Let $T$ and $\epsilon$ be two independent random variables. Let $R=T+\epsilon$. Given this information, we can derive the posterior distribution $f(T=t|R=r)$. I have the following question: I haven't figure out how to write mathematically the posterior distribution that I am interested in. I will try to describe it from the perspective of simulation.
- Generate many realizations of $T$, i.e., $\mathcal{T}=\{t_i\}_{i=1}^N$ with $N$ being very large
- For each $t_i$, generate one $\epsilon_i$. So we have $\mathcal{E}=\{\epsilon\}_{i=1}^N$
- Construct $r_i=t_i+\epsilon_i$. So we have $\mathcal{R}=\{r_i\}_{i=1}^N$
- Remove all $i$'s such that $r_i<\bar{r}$, where $\bar{r}$ is some pre-specified threshold. Hence, we have truncated set $\mathcal{T}',~\mathcal{E}',~\mathcal{R}'$.

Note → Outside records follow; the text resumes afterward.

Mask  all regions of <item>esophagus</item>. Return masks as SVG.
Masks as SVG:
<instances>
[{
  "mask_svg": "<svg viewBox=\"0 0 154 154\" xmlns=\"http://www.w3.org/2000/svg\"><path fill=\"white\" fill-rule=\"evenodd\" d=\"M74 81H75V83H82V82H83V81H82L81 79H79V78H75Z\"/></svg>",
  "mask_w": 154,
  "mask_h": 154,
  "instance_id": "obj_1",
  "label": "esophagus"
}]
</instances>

- Then when you observe $R=r'_i\in\mathcal{R}'$, that is the density that this $r'_i$ is generated from $t'_i$? I mean, something like $f(T'=t'_i|R'=r_i)$.
I think the simulation process I've described is clear but I don't know how to express this last posterior distribution mathematically. Also, how to derive this posterior distribution?
I think the distribution I have described is $f(T=t|R=r,R\geq \bar{r})$, is it correct? How to derive this distribution?
I was thinking the following way \begin{align*} f(T=t|R=r,R\geq \bar{r})&=\frac{f(T=t,R=r,R\geq \bar{r})}{f(R=r,R\geq \bar{r})}\\ &=\frac{f(R=r,R\geq \bar{r}|T=t)f(T=t)}{f_R(r)1_{\{r\geq\bar{r}\}}}\\ &=\frac{f(\epsilon=r-t,\epsilon\geq \bar{r}-t|T=t)f_T(t)}{f_R(r)1_{\{r\geq\bar{r}\}}}\\ &=\frac{f(\epsilon=r-t,\epsilon\geq \bar{r}-t)f_T(t)}{f_R(r)1_{\{r\geq\bar{r}\}}},~\because~\epsilon\perp T\\ &=\frac{f_\epsilon(r-t)1_{\{r\geq\bar{r}\}}f_T(t)}{f_R(r)1_{\{r\geq\bar{r}\}}}\\ &=\frac{f_\epsilon(r-t)f_T(t)}{f_R(r)}1_{\{r\geq \bar{r}\}} \end{align*} Is this derivation correct?
I am suspect about my derivation. Because if I don't do truncation, then \begin{equation} f(T=t|R=r)=\frac{f_\epsilon(r-t)f_T(t)}{f_R(r)}. \end{equation}
I think truncation is a big thing. But from my derivation it seems that truncation just adds an indicator function to the original "untruncated posterior". Hence, I think my derivation is wrong.